### WHAT NEEDS TO BE DONE
Output, word for word, each line from the one with "Shawnee Press Hello, Hello!" through the end of the listing below, excluding every picture.

====

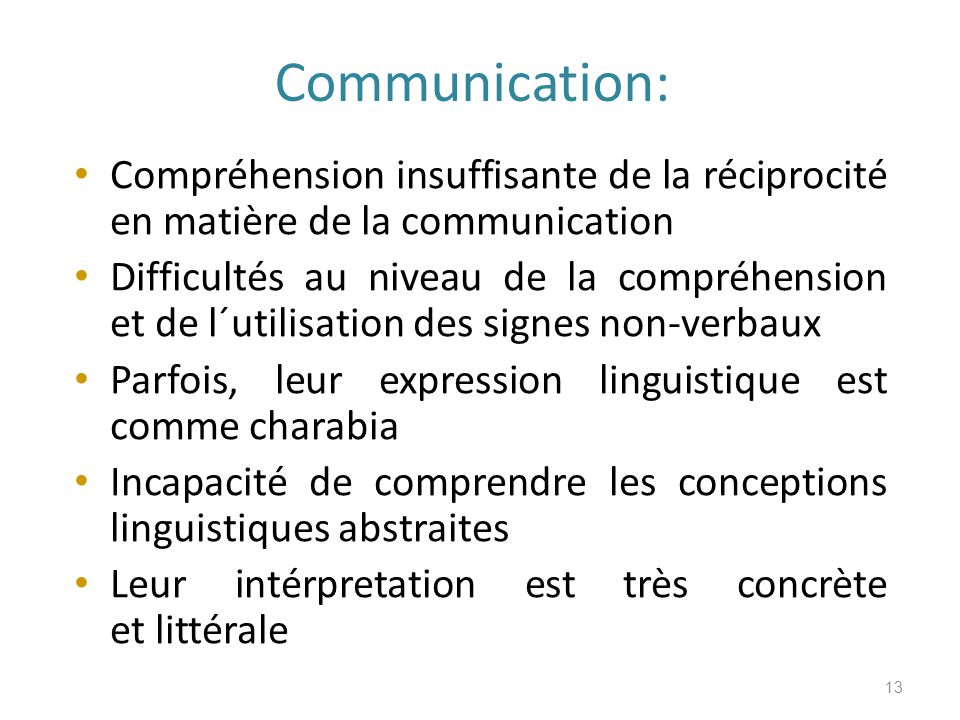 Communication: Compréhension insuffisante de la réciprocité en matière de la communication.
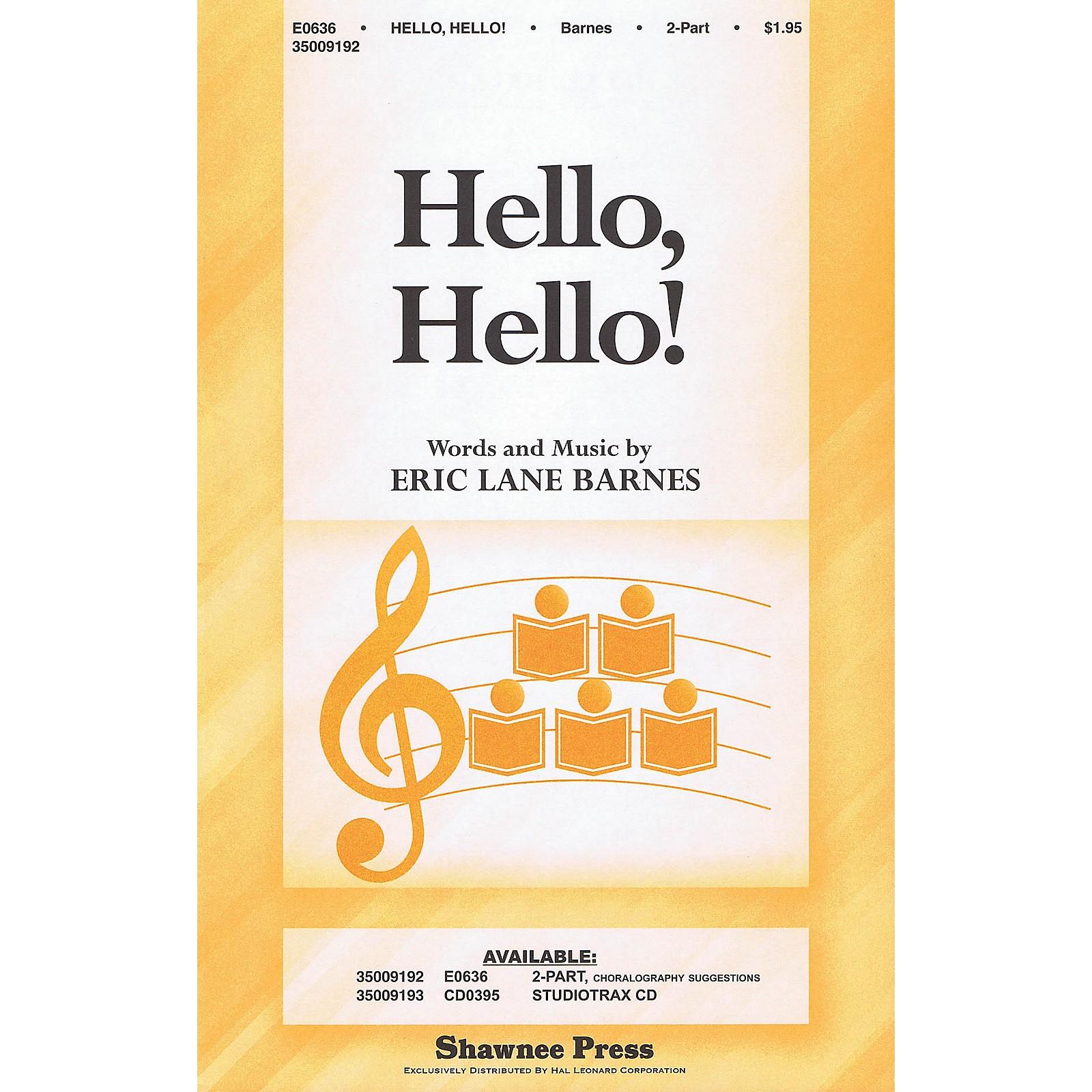 Shawnee Press Hello, Hello! 2-Part composed by Eric Lane Barnes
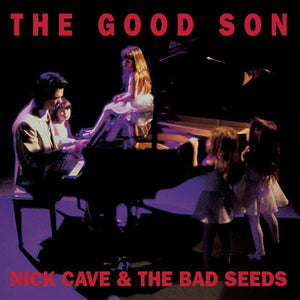 CAVE, NICK & THE BAD SEEDS: THE GOOD SON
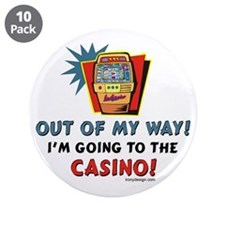 """Out of My Way Casino! 3.5"""" Button (10 pack)"""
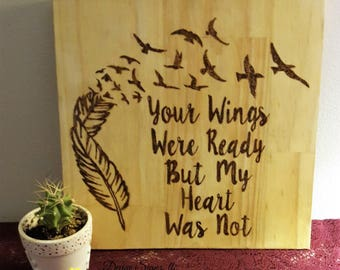 Your Wings were Ready but my heart was not- Grieving sign- loss of a loved one-handmade memorial sign-meaningful signs-inspirational decor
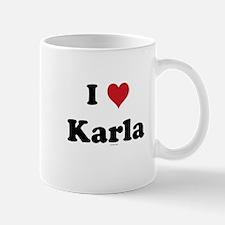 I love Karla Mug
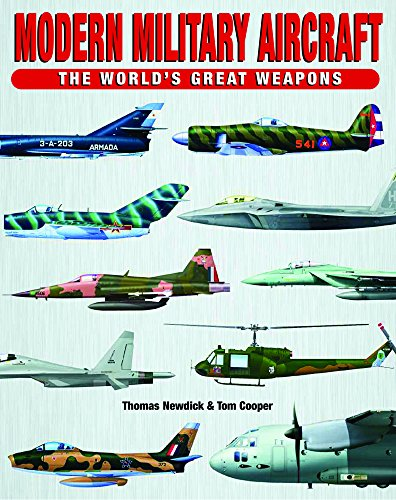 Modern Military Aircraft (The World's Great Weapons): Cooper, Tom, Newdick, Thomas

====

### RESULT OF THIS TASK
 Shawnee Press Hello, Hello! 2-Part composed by Eric Lane Barnes
 CAVE, NICK & THE BAD SEEDS: THE GOOD SON
 """Out of My Way Casino! 3.5"""" Button (10 pack)"""
 Your Wings were Ready but my heart was not- Grieving sign- loss of a loved one-handmade memorial sign-meaningful signs-inspirational decor
 I love Karla Mug
 Modern Military Aircraft (The World's Great Weapons): Cooper, Tom, Newdick, Thomas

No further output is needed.